To put a human face on the issue, consider the case of a young father, who used an SBA as well as a family loan to purchase a home health care company in Arizona. With one hundred employees, the penalty for not providing coverage would amount to four times the owner’s own salary. While his preference would be to provide affordable coverage, he was quoted a per employee price of $6,000—three times the penalty. Because his company carries debt, paying the penalties alone would put him on the verge of bankruptcy.
SHOP—the small business health insurance marketplace—is not due to go online until October 1, 2013—only three months before the penalties kick in. But even if the marketplace were to provide affordable coverage at less than the cost of the penalty, a small business with over fifty employees would not be allowed to use that marketplace until 2015—too late for most of these Medicaid-funded companies.
What will become of the 100 caregivers? What will become of the 90 clients who require home health care? And what of the small business owner who will be forced to default on both loans and declare bankruptcy? Multiply this one company by innumerable companies across the nation whose future will be imperiled without a legislative “fix,” an executive order, or an interpretation of the IRS ruling that controls penalties.
It is unclear whether President Obama himself is aware of this unintended consequence of his signature achievement in his first term.
Julie Veratti of the Small Business Administration offered one possible glimmer of hope to small businesses in a state of panic.
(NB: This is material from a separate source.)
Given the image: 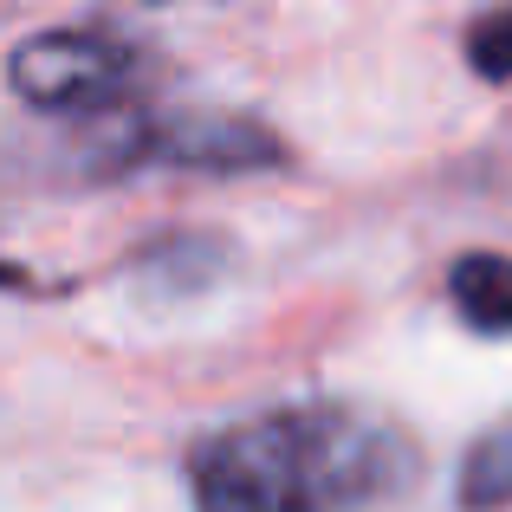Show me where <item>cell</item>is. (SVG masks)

The IRS Regulation (REG-138006-12) that will enforce this aspect of the ACA has not been finalized yet. Though the opportunity to make public comments on the issue is a well-kept secret, they are welcomed into the public record, but only until March 18th. A public hearing on the final regulations will be held in the Auditorium, Internal Revenue Building, 1111 Constitution Avenue, NW, Washington, DC on April 23, 2013 at 10 a.m.
Small business owners need to know that they can make public comments, by referencing REG-138006-12 at the Federal eRulemaking Portal at http://www.regulations.gov, or by going directly to: http://www.regulations.gov/....
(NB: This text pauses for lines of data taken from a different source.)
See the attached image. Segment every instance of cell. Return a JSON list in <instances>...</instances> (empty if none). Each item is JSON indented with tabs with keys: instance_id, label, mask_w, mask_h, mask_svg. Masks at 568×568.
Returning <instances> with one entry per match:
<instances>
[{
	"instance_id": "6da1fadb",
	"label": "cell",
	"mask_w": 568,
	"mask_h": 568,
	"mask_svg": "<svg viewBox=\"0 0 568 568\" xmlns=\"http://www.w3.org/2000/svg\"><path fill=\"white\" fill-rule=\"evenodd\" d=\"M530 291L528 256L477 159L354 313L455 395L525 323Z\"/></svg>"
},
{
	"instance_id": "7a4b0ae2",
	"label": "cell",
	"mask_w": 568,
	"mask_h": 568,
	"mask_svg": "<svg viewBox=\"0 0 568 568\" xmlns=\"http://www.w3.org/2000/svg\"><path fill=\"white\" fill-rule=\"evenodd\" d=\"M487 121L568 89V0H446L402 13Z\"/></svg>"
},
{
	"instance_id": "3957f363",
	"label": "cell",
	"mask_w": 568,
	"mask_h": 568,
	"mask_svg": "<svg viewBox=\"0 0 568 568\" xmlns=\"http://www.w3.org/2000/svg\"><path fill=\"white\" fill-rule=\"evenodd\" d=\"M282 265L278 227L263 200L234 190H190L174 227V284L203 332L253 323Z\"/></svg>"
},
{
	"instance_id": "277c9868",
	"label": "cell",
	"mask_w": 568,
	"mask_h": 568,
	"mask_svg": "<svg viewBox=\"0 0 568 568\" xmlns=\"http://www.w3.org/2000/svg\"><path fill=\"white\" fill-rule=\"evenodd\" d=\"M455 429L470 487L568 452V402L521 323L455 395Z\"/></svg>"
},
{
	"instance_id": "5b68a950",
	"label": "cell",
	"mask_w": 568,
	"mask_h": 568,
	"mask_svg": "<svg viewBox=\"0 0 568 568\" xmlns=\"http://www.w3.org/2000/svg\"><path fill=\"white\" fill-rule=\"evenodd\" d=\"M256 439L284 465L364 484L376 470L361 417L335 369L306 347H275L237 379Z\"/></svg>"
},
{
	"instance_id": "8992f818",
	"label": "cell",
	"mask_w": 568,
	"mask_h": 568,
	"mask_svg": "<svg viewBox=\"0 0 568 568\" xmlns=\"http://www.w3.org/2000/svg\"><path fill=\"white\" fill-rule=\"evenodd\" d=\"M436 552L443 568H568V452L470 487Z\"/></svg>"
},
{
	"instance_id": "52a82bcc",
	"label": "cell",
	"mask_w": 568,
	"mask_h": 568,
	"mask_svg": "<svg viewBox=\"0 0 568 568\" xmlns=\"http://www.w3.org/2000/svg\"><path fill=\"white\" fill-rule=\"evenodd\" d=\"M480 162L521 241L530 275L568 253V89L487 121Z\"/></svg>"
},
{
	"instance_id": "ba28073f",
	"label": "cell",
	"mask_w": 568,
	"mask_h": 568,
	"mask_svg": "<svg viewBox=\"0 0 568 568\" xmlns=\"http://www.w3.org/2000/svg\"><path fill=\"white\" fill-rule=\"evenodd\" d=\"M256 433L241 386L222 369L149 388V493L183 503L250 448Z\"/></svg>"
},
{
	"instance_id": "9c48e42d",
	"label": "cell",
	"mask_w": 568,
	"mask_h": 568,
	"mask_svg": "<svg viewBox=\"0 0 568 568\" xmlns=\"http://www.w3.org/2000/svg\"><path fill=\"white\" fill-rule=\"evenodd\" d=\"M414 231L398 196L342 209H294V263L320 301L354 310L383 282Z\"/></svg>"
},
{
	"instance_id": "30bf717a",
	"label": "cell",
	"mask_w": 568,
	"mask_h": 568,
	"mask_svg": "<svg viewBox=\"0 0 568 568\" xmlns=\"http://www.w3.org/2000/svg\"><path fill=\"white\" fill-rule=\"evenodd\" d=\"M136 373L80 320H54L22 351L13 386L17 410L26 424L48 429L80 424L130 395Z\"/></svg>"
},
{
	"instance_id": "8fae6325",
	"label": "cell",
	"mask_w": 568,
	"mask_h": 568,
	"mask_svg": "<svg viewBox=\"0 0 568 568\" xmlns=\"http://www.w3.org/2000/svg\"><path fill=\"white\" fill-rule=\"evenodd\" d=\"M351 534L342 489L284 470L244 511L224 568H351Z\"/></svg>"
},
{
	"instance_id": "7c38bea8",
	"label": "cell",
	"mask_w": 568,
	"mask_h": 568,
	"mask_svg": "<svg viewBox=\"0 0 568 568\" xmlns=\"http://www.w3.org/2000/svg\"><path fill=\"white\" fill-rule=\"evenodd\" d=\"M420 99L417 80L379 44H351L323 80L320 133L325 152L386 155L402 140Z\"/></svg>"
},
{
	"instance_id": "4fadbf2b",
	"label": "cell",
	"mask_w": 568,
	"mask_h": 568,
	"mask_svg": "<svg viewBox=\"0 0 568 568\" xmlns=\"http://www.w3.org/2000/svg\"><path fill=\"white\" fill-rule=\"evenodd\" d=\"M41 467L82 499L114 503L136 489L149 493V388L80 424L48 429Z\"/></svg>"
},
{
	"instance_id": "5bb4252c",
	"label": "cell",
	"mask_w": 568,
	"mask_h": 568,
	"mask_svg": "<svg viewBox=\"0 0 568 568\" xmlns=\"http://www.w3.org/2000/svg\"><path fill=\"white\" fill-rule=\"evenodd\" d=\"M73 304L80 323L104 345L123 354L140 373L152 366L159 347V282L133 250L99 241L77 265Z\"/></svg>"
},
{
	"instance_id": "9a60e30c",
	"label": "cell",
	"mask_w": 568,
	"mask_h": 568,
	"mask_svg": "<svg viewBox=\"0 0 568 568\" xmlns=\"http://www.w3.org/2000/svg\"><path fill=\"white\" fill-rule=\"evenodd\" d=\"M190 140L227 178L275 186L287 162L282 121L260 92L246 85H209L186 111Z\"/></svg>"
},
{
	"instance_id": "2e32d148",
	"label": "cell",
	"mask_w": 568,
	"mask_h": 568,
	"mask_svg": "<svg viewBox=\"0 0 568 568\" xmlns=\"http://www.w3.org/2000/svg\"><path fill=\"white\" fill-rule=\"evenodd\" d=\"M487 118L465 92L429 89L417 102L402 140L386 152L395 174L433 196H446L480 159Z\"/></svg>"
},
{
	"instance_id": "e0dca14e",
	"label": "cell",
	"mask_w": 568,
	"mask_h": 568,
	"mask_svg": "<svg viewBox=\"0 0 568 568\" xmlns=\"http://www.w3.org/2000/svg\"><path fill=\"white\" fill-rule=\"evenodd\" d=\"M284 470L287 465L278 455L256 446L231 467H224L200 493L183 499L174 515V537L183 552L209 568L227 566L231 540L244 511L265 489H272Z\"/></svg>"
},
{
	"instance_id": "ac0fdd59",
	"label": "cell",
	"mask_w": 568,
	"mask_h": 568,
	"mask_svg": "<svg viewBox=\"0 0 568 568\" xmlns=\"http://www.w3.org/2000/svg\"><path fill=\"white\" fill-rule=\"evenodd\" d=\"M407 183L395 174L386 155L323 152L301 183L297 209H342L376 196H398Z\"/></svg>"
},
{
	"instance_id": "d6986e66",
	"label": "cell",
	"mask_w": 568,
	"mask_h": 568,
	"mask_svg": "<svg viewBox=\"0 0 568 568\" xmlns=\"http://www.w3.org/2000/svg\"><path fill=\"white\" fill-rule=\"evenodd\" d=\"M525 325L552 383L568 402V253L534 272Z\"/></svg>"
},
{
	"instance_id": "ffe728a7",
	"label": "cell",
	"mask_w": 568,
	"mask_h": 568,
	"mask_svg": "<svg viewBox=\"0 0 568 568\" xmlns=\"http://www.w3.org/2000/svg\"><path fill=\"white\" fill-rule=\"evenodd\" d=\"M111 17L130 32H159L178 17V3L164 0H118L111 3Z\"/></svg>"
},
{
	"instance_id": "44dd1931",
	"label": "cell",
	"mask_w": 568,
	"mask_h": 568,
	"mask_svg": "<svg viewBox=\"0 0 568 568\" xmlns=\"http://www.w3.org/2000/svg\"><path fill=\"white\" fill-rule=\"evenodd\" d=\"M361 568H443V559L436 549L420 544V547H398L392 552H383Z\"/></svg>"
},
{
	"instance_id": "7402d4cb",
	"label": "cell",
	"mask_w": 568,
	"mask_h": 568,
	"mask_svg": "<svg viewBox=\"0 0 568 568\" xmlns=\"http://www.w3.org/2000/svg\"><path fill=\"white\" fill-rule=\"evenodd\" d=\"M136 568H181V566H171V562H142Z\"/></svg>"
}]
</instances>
It is important to attach a file with the company’s entire comments, as messages are truncated and content will otherwise be lost.
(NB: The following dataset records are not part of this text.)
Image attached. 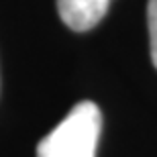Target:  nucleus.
Returning a JSON list of instances; mask_svg holds the SVG:
<instances>
[{
  "instance_id": "obj_2",
  "label": "nucleus",
  "mask_w": 157,
  "mask_h": 157,
  "mask_svg": "<svg viewBox=\"0 0 157 157\" xmlns=\"http://www.w3.org/2000/svg\"><path fill=\"white\" fill-rule=\"evenodd\" d=\"M112 0H57V12L71 31H90L104 18Z\"/></svg>"
},
{
  "instance_id": "obj_3",
  "label": "nucleus",
  "mask_w": 157,
  "mask_h": 157,
  "mask_svg": "<svg viewBox=\"0 0 157 157\" xmlns=\"http://www.w3.org/2000/svg\"><path fill=\"white\" fill-rule=\"evenodd\" d=\"M147 27H149V47L151 59L157 70V0H149L147 4Z\"/></svg>"
},
{
  "instance_id": "obj_1",
  "label": "nucleus",
  "mask_w": 157,
  "mask_h": 157,
  "mask_svg": "<svg viewBox=\"0 0 157 157\" xmlns=\"http://www.w3.org/2000/svg\"><path fill=\"white\" fill-rule=\"evenodd\" d=\"M102 128L98 104L78 102L63 121L37 145V157H96Z\"/></svg>"
}]
</instances>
In Congress, Sen. Tammy Baldwin (D-WI) along with co-chairs of the Congressional Home Health Caucus—Rep. Jim McGovern (D-MA) and Rep. Walter Jones (R-NC), have been apprised of these unintended consequences of the Affordable Care Act. Baldwin, as a congresswoman, was involved in the writing of the legislation and has been keenly involved in issues regarding seniors. But will these and other members of Congress bring enough heat and light to the issue to effect a fix before the penalties take effect January 1st? William Dombi sees “a great reluctance to amend the ACA.”
Nevertheless, for the sake of small businesses, employees, clients, and investors, the Arizona small business owner remains hopeful the media will play an important role in bringing the heat and the light to which Dombi alluded.